▶ **Activities**:
1. In the commentary on ending systemic racism in child welfare, what share of the children in the Texas foster care system are Black?
2. Extend the commentary on ending systemic racism in child welfare, beginning right after its final sentence.

▶ **Reading passage**:
▶

Commentary: End systemic racism in child welfare
As we celebrate Black History Month, we must also reflect on the unique challenges facing Black Americans at this moment. There is no more important place to start than with the systemic biases our kids and families face in the child welfare system.
The work of child welfare is critical to the safety and well-being of Texas’ most vulnerable children and families. Every day, mission-driven organizations across the state must be ready and available to support those who have experienced the trauma of abuse, neglect, homelessness, abandonment, domestic violence, substance use and more. And while these interventions are vital and often life-changing, we must also recognize that when we don’t get them right, negative outcomes can follow.
In Texas, Black children are overrepresented in the child welfare system, which is the collection of public and private services aimed at ensuring the safety of children and promoting stable families. Specifically, 33 percent of the children in the foster care system are Black, compared to only 15 percent of the general child population. Data show Black children and families are more likely to experience reports, investigations and confirmations of allegations of abuse and neglect than the population at large.
The trauma that may be experienced from removal, coupled with race-based trauma, is compounded as research shows Black children often remain in foster care longer than other children, are less likely to be reunited with families and more likely to have poor social, educational and behavioral outcomes.
We owe it to our kids across Texas to better understand and respond with urgency to the multitude of factors that cause them to land in the system so often. Our organizations — the Texas Black Caucus Foundation and the Texas Alliance of Child and Family Services — are supporting the reinstatement of the Center for the Elimination of Disproportionality and Disparity.
The center, originally established by the Legislature in 2011, was leading work with public and private partners to identify core issues of systemic bias and worked to eliminate disparities to access to care. Although agencies still work on these issues, we can begin to do better by providing a clear voice and undivided focus to guide our system.

◀

▶ **Material supplied**:
▶

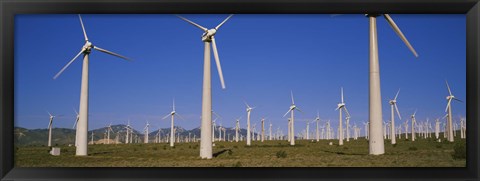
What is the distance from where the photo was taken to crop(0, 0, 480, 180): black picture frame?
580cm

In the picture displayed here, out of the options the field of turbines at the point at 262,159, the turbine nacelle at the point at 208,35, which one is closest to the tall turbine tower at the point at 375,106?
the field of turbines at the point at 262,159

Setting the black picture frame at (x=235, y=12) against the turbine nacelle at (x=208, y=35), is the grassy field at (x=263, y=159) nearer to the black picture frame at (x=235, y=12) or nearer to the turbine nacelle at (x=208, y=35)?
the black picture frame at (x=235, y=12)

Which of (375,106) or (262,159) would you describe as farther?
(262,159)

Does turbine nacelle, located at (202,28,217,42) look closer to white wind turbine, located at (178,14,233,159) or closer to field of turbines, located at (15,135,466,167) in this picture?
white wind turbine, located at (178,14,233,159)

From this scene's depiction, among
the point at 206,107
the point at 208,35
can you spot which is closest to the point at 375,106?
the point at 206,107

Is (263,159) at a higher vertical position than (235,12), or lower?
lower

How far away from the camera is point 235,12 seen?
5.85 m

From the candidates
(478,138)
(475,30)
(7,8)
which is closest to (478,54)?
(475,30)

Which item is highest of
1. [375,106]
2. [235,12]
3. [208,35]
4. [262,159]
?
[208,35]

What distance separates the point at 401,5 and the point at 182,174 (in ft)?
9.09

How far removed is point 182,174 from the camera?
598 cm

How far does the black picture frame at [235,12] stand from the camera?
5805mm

◀
▶

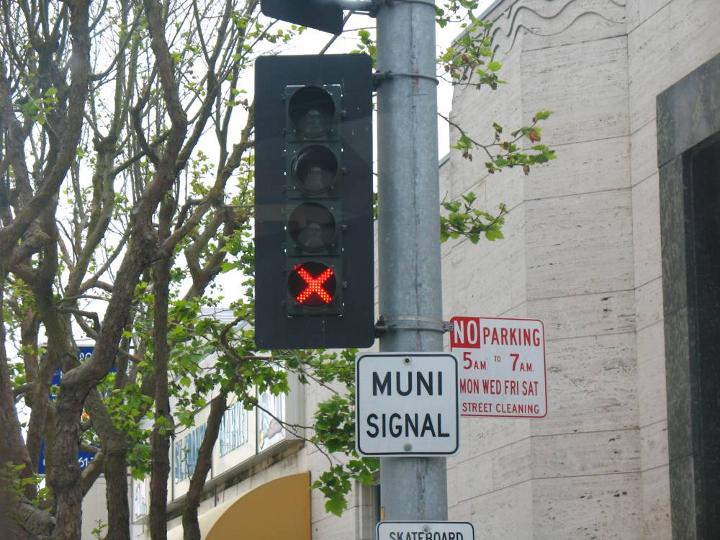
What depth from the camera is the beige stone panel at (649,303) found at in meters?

◀

▶ **Per-task answers**:
1. 33 percent

2.
We can also do better to support kids and families at home. Historically, families of color have lower incomes and inadequate access to quality education and health care, and work remains to provide equitable resources. The pandemic has highlighted the digital divide, which for many has been the determining factor in their ability to work, learn and receive care.
Digital inclusion means empowering communities and providing improved access to education and health care. We also must invest in accessible mental health resources for every Texan, which can help create more of the healthy home environments children need.
Finally, we must stay vigilant. We do these children no favors by ignoring or minimizing the obstacles that so many of them must overcome. What seems like rather simple statistics on a page result from a complex combination of history, racial bias, systemic injustice and inequity.
It is our responsibility to untangle and shape a more equitable system that serves to support and strengthen all families. And as we use this month to celebrate Black history, we are also called to look to the future, together, and recognize ways we can provide more Black children in Texas with the opportunities they need.
Rudolph K. Metayer is the president and executive director of the Texas Black Caucus Foundation. Katie Olse is CEO of the Texas Alliance of Child and Family Services.